Now alone and still depressed as heck, Jesse digs into his pocket, only to find that all he’s got are cigarettes — Huell must have taken the pot when he bumped into him just minutes before . Wait a second — things missing from pockets? Cigarettes? Oh SHIT

cigs 1

cigs 2

cigs 3

To bring it back to Hannibal, this is definitely Jesse’s Will Graham moment.

Here are what my notes say about the next ten minutes of show, verbatim:

RJGUEIHGQEIQ JESSE
WHAT’S HAPPENING
oh my mfbegbj;wgbwejt FUCK
saul going for
he’s still going for
FUCFOQHEGFIHEQGEQGCCCCK

Now let me translate that into normal human language: Jesse barges back into Saul’s office and beats the actual crap out of him. Saul tries to reach for a gun to defend himself but Jesse gets to it first — he wants to know what Saul knows about the ricin cigarette that went missing. He’s also figured out that Walt  (He still calls him “Mr. White,” bless his adorable little heart) poisoned Brock now and he is maaaad. Mad enough, in fact, to grab Saul’s car keys and get the hell out of there.

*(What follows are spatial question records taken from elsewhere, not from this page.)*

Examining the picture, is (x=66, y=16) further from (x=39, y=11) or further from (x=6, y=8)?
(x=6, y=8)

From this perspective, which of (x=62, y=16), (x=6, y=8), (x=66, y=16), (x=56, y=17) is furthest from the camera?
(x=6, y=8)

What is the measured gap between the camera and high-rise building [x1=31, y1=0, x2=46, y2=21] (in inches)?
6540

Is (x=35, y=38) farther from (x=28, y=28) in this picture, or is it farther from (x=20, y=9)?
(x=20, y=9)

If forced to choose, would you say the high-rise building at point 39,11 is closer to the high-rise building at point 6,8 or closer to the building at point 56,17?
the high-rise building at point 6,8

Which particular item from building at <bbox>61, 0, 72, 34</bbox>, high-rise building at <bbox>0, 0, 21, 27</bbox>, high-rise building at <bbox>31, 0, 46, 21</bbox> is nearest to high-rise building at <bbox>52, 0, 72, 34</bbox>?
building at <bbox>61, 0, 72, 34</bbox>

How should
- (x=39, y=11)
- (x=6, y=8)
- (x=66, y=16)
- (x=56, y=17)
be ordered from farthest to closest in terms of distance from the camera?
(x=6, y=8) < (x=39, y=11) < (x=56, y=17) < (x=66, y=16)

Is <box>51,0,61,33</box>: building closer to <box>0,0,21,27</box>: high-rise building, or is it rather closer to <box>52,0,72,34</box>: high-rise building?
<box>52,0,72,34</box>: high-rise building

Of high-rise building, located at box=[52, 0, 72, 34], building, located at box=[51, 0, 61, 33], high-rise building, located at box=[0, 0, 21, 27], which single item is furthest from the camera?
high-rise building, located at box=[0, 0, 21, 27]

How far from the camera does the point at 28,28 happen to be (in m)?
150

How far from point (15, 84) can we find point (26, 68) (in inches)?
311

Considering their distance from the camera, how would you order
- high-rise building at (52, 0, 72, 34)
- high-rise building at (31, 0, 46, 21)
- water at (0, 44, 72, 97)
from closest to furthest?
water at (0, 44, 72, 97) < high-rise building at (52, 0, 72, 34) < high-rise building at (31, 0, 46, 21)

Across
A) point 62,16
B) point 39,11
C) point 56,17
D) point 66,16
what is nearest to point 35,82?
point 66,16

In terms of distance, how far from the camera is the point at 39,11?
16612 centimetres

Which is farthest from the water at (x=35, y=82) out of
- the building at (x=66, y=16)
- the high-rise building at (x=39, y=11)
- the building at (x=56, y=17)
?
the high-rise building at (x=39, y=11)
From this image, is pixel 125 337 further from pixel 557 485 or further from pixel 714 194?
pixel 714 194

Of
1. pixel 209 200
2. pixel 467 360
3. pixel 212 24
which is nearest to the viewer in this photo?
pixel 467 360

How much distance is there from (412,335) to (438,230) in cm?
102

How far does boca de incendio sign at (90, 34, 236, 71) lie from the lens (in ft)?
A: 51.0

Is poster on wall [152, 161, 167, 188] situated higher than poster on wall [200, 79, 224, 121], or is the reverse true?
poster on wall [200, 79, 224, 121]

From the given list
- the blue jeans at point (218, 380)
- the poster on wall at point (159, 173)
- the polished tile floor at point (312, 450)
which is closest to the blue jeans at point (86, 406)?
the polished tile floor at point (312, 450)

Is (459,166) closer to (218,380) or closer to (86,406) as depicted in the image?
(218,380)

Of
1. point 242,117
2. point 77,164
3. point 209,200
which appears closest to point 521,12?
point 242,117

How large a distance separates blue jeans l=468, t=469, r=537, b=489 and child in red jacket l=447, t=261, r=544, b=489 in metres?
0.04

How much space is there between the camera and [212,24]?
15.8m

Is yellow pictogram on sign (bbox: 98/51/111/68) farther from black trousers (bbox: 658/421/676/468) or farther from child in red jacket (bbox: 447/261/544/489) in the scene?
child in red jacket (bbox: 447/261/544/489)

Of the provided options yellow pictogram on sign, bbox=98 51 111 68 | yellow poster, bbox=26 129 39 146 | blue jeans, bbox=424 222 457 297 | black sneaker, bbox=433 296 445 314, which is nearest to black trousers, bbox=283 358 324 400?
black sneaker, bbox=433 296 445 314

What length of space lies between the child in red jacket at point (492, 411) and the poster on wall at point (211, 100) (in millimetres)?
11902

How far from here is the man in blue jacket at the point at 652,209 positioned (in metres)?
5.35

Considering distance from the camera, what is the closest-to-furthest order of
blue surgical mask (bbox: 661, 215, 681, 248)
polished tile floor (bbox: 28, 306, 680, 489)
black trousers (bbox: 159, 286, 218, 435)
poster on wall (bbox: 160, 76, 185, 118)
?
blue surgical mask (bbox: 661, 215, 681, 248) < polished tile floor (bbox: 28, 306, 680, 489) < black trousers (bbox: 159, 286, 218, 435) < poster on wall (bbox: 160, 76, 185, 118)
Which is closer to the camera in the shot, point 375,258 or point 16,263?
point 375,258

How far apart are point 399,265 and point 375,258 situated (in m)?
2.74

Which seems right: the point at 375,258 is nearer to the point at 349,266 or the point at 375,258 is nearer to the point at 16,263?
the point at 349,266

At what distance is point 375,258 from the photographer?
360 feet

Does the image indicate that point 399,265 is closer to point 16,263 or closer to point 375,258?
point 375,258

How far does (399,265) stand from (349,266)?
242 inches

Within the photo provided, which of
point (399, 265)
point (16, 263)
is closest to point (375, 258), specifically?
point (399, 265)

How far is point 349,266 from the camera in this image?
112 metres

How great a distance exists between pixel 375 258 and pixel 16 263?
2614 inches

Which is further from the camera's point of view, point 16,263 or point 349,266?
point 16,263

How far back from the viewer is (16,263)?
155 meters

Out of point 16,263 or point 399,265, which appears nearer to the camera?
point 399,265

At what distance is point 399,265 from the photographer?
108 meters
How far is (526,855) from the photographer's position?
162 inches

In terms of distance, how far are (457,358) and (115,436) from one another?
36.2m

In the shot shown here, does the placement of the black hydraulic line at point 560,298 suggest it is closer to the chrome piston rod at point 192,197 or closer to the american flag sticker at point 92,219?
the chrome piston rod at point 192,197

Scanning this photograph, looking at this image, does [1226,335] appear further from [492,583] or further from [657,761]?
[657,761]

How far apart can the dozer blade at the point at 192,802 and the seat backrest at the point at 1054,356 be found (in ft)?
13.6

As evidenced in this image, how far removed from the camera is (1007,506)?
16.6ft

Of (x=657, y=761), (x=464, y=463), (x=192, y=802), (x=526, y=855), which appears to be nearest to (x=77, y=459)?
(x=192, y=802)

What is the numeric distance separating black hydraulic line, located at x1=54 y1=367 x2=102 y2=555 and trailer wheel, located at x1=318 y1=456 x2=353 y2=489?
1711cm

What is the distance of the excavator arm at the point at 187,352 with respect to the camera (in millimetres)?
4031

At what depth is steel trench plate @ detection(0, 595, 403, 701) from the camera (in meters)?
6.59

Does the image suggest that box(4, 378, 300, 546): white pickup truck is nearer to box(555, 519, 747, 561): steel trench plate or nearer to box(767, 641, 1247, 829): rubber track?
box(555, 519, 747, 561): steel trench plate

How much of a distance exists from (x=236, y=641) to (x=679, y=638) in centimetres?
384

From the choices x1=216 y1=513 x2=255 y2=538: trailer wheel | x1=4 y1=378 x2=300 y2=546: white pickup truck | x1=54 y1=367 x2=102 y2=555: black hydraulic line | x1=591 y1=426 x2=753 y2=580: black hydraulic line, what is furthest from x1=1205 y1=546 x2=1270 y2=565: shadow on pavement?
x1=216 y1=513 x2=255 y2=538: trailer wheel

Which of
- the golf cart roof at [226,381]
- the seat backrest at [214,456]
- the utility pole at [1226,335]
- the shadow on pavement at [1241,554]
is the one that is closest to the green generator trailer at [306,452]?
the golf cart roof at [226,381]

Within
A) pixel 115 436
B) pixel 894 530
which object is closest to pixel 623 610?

So of course, who does Saul call? That asshole, Mr. White.

We briefly cut to the most tense carwash on the face of the Earth and and oh god a car races up and wow, that’s the first time in three seasons that I’ve been relieved to see Walt. You know how when you were a kid and you were late to a class and you’d run through the hallways and slow down whenever you passed an open classroom door? That’s sort of what Walt does here, and Skyler is the door.

white liar

“Whoops don’t mind me just need to check the vending machine which definitely doesn’t have a gun hidden inside and haha silly me now I have an errand to run!”

For the amazing liar that he is, though, White really can’t get anything past Skyler. She knows something’s up.

What she probably doesn’t suspect is up is Jesse Pinkman breaking into their home and pouring gasoline all over everything. A big red jug of it, in fact. Y’all know what red means.

gasoline

And then–

gillign

GILLIGAN!

Okay, but really, I don’t think he’s going to do it. That that I don’t think he isn’t completely serious about setting everything on fire, but that house in the flash forward didn’t seem to have any burn damage anywhere. Someone’s going to stop him before he gets to finish the job, right? Right? Oh god, screw Jesse — somebody bring me a puppy. I can’t take much more of this.